**EXERCISE AIM**
In the data that follows, find each line containing "scientific" and copy it.

**DATA EXCERPTS**
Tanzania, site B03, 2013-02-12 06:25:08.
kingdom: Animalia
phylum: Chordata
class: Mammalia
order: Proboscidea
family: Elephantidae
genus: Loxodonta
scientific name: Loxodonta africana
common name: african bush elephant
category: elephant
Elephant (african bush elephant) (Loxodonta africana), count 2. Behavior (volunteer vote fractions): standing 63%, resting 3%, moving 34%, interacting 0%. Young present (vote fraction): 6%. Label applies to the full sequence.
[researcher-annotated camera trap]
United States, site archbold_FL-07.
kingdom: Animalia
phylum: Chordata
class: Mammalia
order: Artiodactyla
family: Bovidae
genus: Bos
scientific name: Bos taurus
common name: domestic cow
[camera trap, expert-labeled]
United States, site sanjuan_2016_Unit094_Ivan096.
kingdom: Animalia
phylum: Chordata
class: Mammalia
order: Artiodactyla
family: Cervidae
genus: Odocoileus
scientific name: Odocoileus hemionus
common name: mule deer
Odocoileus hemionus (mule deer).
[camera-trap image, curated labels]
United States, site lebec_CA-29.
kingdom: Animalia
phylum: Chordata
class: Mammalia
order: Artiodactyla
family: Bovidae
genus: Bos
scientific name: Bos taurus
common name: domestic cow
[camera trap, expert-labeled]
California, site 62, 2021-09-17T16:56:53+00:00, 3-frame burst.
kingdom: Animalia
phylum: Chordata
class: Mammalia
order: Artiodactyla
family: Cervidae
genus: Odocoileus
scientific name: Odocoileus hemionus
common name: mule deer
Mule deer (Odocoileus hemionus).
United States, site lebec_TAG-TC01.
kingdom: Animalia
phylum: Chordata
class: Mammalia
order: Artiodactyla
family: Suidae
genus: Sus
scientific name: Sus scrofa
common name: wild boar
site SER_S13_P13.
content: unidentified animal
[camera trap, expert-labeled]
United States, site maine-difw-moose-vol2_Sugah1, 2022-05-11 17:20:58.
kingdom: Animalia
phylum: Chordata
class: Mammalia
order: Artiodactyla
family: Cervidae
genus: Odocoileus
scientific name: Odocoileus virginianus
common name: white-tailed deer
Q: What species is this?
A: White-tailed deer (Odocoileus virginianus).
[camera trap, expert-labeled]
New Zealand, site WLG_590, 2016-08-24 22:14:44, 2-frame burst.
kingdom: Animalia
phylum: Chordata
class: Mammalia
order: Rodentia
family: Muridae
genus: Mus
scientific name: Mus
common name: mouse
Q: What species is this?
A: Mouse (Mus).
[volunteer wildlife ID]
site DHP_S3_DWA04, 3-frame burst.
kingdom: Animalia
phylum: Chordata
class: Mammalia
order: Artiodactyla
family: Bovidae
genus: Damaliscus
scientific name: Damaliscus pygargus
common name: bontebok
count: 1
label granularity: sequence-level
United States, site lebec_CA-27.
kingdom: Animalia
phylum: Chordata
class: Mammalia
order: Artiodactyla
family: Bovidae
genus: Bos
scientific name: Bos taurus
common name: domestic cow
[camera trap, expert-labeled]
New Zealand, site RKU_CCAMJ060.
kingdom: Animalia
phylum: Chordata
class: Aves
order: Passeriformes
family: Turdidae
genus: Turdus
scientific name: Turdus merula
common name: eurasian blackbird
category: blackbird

**SOLUTION BELOW**
scientific name: Loxodonta africana
scientific name: Bos taurus
scientific name: Odocoileus hemionus
scientific name: Bos taurus
scientific name: Odocoileus hemionus
scientific name: Sus scrofa
scientific name: Odocoileus virginianus
scientific name: Mus
scientific name: Damaliscus pygargus
scientific name: Bos taurus
scientific name: Turdus merula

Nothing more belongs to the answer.